This … might seem a little nutty. Maybe even a bit out there. But I love page protectors. So, please, indulge me as I talk about them for a little bit.
I’m sure I am re-inventing the wheel, here, but I use page protectors in my organization efforts pretty much daily – both at home and at work.
We keep statistics at work by hand for a number of patron activities. I stuck a stats sheet in a page protector and we tally them using a dry-erase marker. The same can be done with a calendar – especially if you have multiple employees all needing to change their schedules (oh, the joys of working with students.)
I think there might be a laminator in the building, but if there is I a) don’t know where it is, b) wouldn’t know how to use it and c) would probably have to spend more time outside of the library than I care to fussing with it.
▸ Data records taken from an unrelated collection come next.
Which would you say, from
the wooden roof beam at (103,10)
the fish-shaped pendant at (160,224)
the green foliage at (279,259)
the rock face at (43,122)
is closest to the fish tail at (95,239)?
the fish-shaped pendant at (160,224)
I also (when I think about it) will use a page protector to keep recipes safe while I’m working in the kitchen. I don’t cook from paper recipes that aren’t in books very often, but I have copies of a couple of my mother’s recipes that I keep safe this way. (Her macaroni and cheese .. yum! I should share that sometime.)
Those are the obvious uses for page protectors though, right? Essentially protecting pages from ink and spills.
I also use page protectors for keeping papers together. There is a limit to how many pieces of paper you can stick in one page protector, but the answer is not one or even two.
As we’ve touched on before, I get to be awfully creative at my job. And sometimes an idea is good enough that I want to save it for reuse. I was perplexed though – I have limited space in my desk drawers, so putting it in a file folder was, for the time being, out. I could put it in a binder, but then I’d have to hole punch things – making them less usable later on. I went looking for something to fix it in the supply closet, and that’s when I found the page protectors. Now extra copies of papers, flyers, signs and miscellaneous can all live together neatly in my binder titles “Library Displays.”
If you don’t get to do fun displays like I do, you can use this method if you have meetings where you’ll be handing out papers. (My boss could potentially benefit from this; he usually shows up with several file folders to each of our meetings.) You could use it to store extra copies of paperwork (like inventory sheets, time sheets, etc) that you’d rather not have holes punched in.
I also use this method at home for a variety of craft projects. My all-time favorite though is pattern pieces. I print a lot of doll clothes patterns, and the tiny pieces fit very well in the page protectors – but larger patterns would also fit. Let’s face it, those paper sleeves they come in won’t last forever.
I keep Ana’s “artwork” in them. (She’s only a year and a half, so it’s just scribbles right now, but I am sentimental and want to keep at least a few of them. )
I am sure there are other uses for them I am forgetting, but let this post be an inspiration – and feel free to add to their use in the comments!